The Effective Altruism movement came up on Mastodon. That seems to have a number of factions. There are groups like GiveWell whose point is "if you claim to be doing good with donations, prove it! and isn't it generally easier to reduce suffering and death in poor places than rich places?" There are a lot of well-funded charities whose mission is "raising awareness" or "advocacy" or who can't produce photos of all the schools they say they built.
https://www.givewell.org/charities/top-charities As far as I can tell, they are still around and still have the same basic approach of reducing sickness and death among people alive today (these are easy to measure, whereas its hard to measure the effect of "raising awareness").
There is Longtermism who like speculative risks and who have been infiltrated by the people who are worried that chatbots will be like the AI in Terminator or Reign of Steel or The Forbin Project. "Longterm" or "existential risk" means the future of humanity and avoiding human extinction (or keeping humans alive long enough to transition into digital minds). If you believe that the welfare of trillions of potential future humans is an end that can justify any harm to actually existing human beings today, you can talk yourself into doing terrible things. This is
a known danger of Utilitarianism as well as Christianity, Communism, and other belief systems which envision an end. Eg. someone got on twitter and started calling for bombing unlicensed AI research facilities, even in the territory of other nuclear powers, and there are a lot of people whispering "why help millions of poor brown people when we should be focused on stopping engineered bioweapons from wiping out humanity oh look I have the blueprints for a lab to do that right here and for just a billion dollars plus operating costs ..."
There are the 80,000 hours people who argue that the best way to do good is to get a high-paying job and donate the proceeds (80,000 hours is the time you spend in a 40-year career). This can clearly be an honourable way to live, but because humans are rationalizing not rational, this can become an excuse to live in luxury on other people's work doing all kinds of damage in the name of the Cause. What is publishing propaganda for a tobacco company or mining a few mountaintops if you build some nice libraries?

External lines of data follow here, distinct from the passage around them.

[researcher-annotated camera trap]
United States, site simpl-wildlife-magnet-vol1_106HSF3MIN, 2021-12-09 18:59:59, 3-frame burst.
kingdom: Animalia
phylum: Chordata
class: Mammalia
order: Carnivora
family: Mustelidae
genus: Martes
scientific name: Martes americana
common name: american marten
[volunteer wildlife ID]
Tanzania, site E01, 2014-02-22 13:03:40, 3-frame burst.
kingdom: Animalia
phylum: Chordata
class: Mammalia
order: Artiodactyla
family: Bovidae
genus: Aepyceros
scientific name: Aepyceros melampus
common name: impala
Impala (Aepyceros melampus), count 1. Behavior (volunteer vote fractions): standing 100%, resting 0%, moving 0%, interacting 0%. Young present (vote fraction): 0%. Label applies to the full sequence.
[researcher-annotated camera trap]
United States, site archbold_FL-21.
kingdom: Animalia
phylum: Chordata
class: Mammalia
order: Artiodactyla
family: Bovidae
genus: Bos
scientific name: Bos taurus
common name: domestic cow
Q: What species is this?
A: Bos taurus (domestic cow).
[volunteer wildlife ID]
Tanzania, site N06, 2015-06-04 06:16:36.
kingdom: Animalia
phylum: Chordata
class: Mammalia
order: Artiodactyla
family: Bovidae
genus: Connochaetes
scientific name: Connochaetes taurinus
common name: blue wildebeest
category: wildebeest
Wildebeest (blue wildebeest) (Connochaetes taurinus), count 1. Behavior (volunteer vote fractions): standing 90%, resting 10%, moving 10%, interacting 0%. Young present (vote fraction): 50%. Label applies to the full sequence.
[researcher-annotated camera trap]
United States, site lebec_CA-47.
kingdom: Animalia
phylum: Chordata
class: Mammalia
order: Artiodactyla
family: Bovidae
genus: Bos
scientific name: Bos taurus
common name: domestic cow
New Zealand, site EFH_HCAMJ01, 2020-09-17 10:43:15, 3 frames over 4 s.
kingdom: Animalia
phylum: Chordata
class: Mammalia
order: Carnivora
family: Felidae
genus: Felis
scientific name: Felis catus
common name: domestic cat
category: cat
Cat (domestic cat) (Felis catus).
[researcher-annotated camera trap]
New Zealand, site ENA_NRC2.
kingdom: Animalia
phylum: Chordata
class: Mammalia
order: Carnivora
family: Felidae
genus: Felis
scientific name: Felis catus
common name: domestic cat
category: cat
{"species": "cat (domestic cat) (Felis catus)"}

And there are the grifters like Sam Bankman Fried who wanted to donate to improve their reputations, or want to suck up donors' money. They seemed to find longtermism and 80,000 hours useful smokescreens.
If you read things published before Sam Bankman Fried's Ponzi scheme collapsed, you can find hints that groups 2-4 were gaining more influence because they brought money and charisma
https://www.newyorker.com/magazine/2022/08/15/the-reluctant-prophet-of-effective-altruism And a lot of people are outraged by the grifters and frightened by the Longtermists / AI risk movement so they have launched a propaganda counterattack with the whole Effective Altruism movement as a target. I don't have the contacts in that space to say how much of it the Longtermists and the grifters control, I suspect the answer is "more than I would have guessed."
The New Yorker estimated the EA movement's assets at around USD 30 billion in August 2022. That is also much more than I would have guessed in the early 2010s when groups like GiveWell seemed to be a small part of the charitable sector.